* [Task directions]:
Answer these questions using the passage on inflation and Big Tech below.
1. By what percentage did the headline consumer price index for June climb from a year earlier?
2. In what year does Apple plan to launch a virtual-reality headset?
3. At what address did Meta give up a 300,000-square-foot space?

Inflation, which affects both businesses and consumers, remains at levels not seen for 40 years. The headline consumer price index for June climbed 9.1% from a year earlier and up from the 8.6% pace recorded in May, according to Bureau of Labor Statistics data published July 13.

The June reading was the fastest since December 1981. This situation suggests that the Federal Reserve will remain very aggressive in its policy of raising interest rates, which in turn will depress consumption, the first engine of American growth, according to experts. 

In addition, the dollar's strengthening against other currencies should hurt the revenue that multinationals generate in foreign markets. Big Tech is present in most countries worldwide.

Apple Plans to Slow Hiring

Multinationals want to gird for the hit from what Meta Platforms Chief Executive Mark Zuckerberg expects to be "one of the worst downturns that we've seen in recent history".

Apple (AAPL) plans to slow the pace of hiring and spending in certain divisions in 2023. According to Bloomberg News, this decision stems from the iPhone maker's increased caution in uncertain times. 

These changes will not affect all teams, since Apple still plans to launch its next big thing, a virtual-reality headset, in 2023. This will be its first big product since 2015. 

The decision by CEO Tim Cook's group is a worrying alarm as Apple has always managed to navigate crises without sustaining much of a scratch. The Cupertino, Calif., tech stalwart managed to beat analysts' financial estimates throughout the covid-19 pandemic and unveiled the iPhone, launched in 2007, as the financial crisis began.

Apple didn't immediately respond to a request for comment.

Social-media giant Meta (META) these days continues to slash costs. 

Meta has just modified its expansion plans, in particular dropping an idea to build new offices in New York. Meta has just given up on a 300,000 square foot (27,870 square meter) space at 770 Broadway, an East Village building where Meta already has premises. 

Meta, parent of Facebook, Instagram and WhatsApp, is also suspending plans to build new offices in Hudson Yards, West Midtown.

'New Possibilities'

"There are often a number of reasons why we wouldn't proceed with a particular deal, including office utilization," Jamila Reeves, a Meta spokesperson, said in an emailed statement.

* [Data for analysis]:
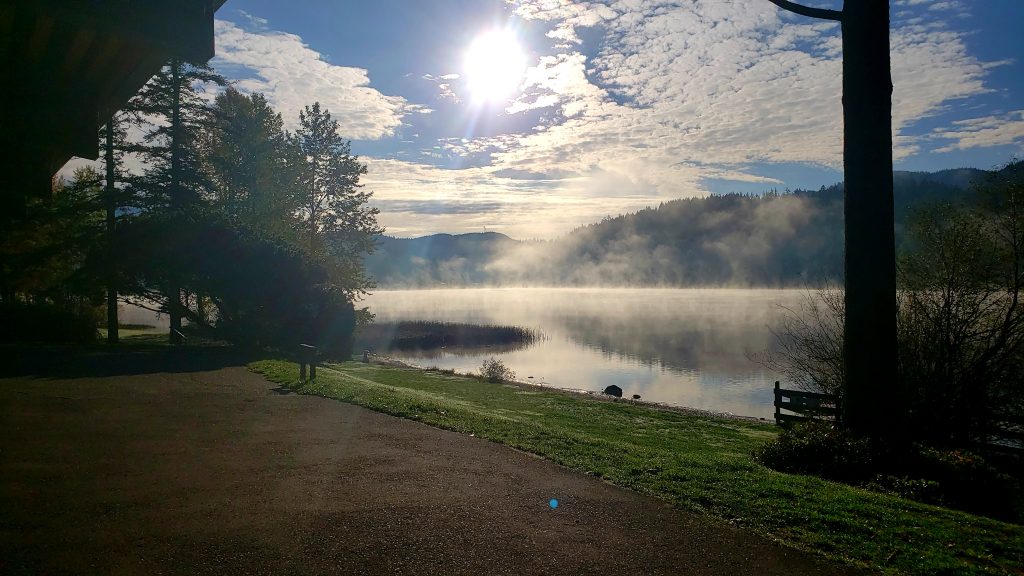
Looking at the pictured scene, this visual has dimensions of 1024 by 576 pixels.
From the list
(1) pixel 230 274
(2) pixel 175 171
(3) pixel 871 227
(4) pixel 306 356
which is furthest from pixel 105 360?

---

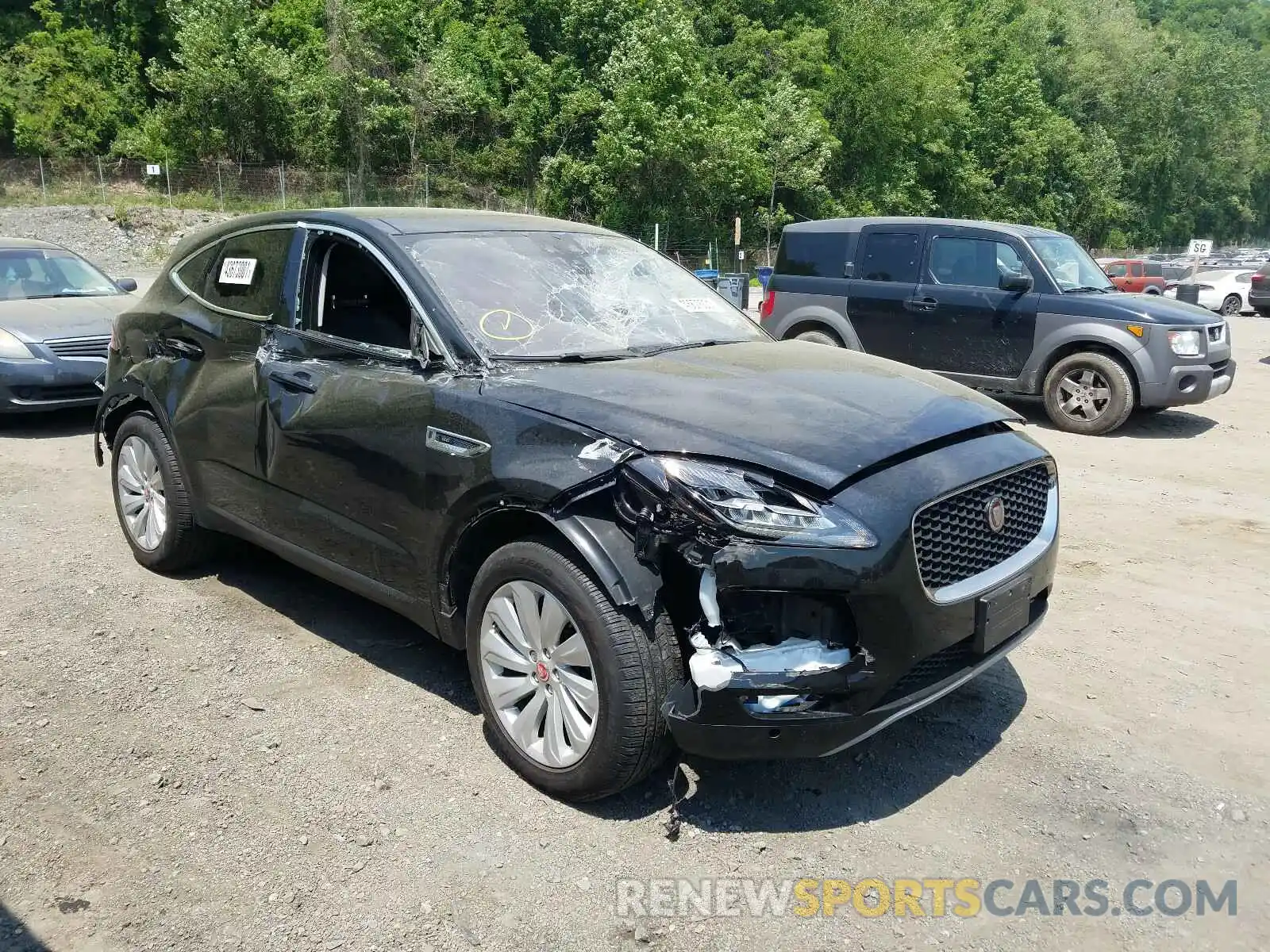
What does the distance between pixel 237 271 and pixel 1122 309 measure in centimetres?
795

--

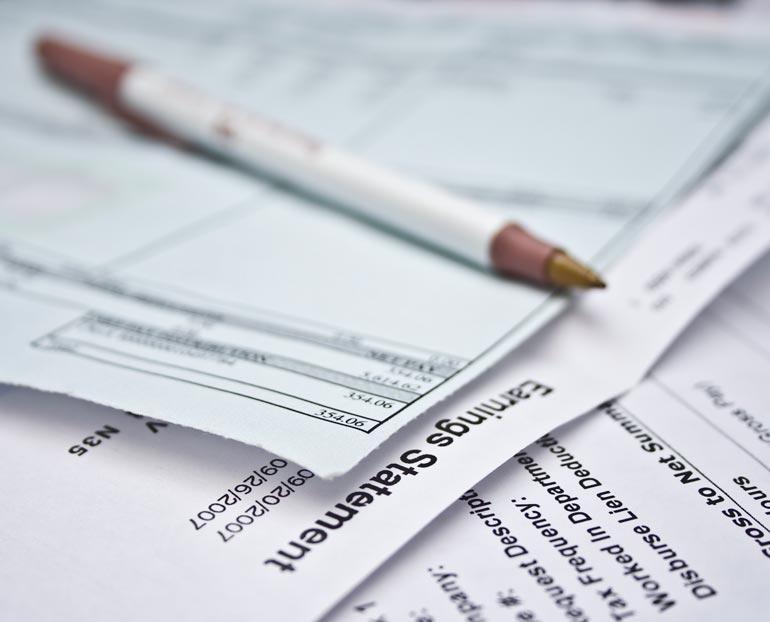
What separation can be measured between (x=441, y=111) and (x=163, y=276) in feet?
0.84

* [Task result]:
1. 9.1%
2. 2023
3. 770 Broadway